Lorsqu’on prononce les mots « reines d’Egypte », ce sont généralement les noms de Hatshepsout, de Néfertiti, de Cléopâtre VII et peut-être d’Arsinoé II qui se présentent spontanément à l’esprit. Les autres reines, en particulier celles de l’époque lagide, sont considérées d’ordinaire comme des figures de second ordre en termes de rôle public et d’implication dans les affaires du royaume 1. Pourtant certaines d’entre elles ont contribué de façon décisive à maintenir et à faire évoluer le système royal égyptien.

Il en est ainsi des deux reines auxquelles est consacré cet ouvrage : Cléopâtre I et sa fille Cléopâtre II, qui ont occupé successivement le trône d’Egypte durant la plus grande partie du IIe s. av. J.-C.2. Certes, à l’exception d’un bref intervalle de 5 ans au maximum entre 132 et 1273, elles ont partagé ce trône avec un partenaire de sexe masculin, enfant ou adulte, mais elles ont néanmoins modifié de façon définitive la conception qu’avait l’Egypte des liens entre femmes et royauté.

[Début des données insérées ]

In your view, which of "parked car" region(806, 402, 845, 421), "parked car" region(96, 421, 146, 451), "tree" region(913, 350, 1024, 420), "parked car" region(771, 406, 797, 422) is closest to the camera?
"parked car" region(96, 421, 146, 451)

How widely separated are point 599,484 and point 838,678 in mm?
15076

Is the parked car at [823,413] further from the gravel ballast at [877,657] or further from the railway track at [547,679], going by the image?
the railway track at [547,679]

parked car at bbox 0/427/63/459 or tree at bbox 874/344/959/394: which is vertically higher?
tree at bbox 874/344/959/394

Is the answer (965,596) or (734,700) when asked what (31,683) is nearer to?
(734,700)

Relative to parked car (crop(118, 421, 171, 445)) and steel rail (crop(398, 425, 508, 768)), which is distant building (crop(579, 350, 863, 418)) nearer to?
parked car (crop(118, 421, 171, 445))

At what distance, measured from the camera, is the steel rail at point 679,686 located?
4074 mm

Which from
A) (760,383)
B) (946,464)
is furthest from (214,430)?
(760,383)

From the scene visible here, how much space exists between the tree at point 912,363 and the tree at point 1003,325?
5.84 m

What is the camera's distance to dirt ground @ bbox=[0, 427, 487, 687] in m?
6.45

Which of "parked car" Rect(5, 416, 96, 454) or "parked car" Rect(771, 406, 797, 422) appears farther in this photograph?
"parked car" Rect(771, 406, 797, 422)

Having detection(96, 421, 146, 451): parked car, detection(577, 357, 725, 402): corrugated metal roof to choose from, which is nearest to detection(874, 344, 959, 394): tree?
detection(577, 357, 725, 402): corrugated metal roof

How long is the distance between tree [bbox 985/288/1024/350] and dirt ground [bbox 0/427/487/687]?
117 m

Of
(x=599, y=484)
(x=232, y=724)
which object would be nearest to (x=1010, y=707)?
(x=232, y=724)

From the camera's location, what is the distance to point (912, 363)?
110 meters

Nous ne reviendrons pas dans cet ouvrage sur l’histoire des Lagides au IIe s. av. J.-C. et nous n’examinerons pas en détail les règnes de Ptolémée V Epiphane, Ptolémée VI Philométor et Ptolémée VIII Evergète II, nous contentant de ← 1 | 2 → renvoyer aux études approfondies de E. Will, G. Hölbl et W. Huss notamment 4. Toutefois, on note que, dans ces manuels irremplaçables, les reines Cléopâtre I et Cléopâtre II n’occupent qu’une place mineure, comme si leur rôle avait été négligeable ou qu’il était mal documenté. Nous voudrions ici donner un compte rendu complet des informations disponibles sur ces deux figures féminines. La reine Cléopâtre II est au centre de cet ouvrage, mais le premier chapitre, consacré à Cléopâtre I, rappelle les principales conclusions d’une étude que nous avons dévolue à son règne 5.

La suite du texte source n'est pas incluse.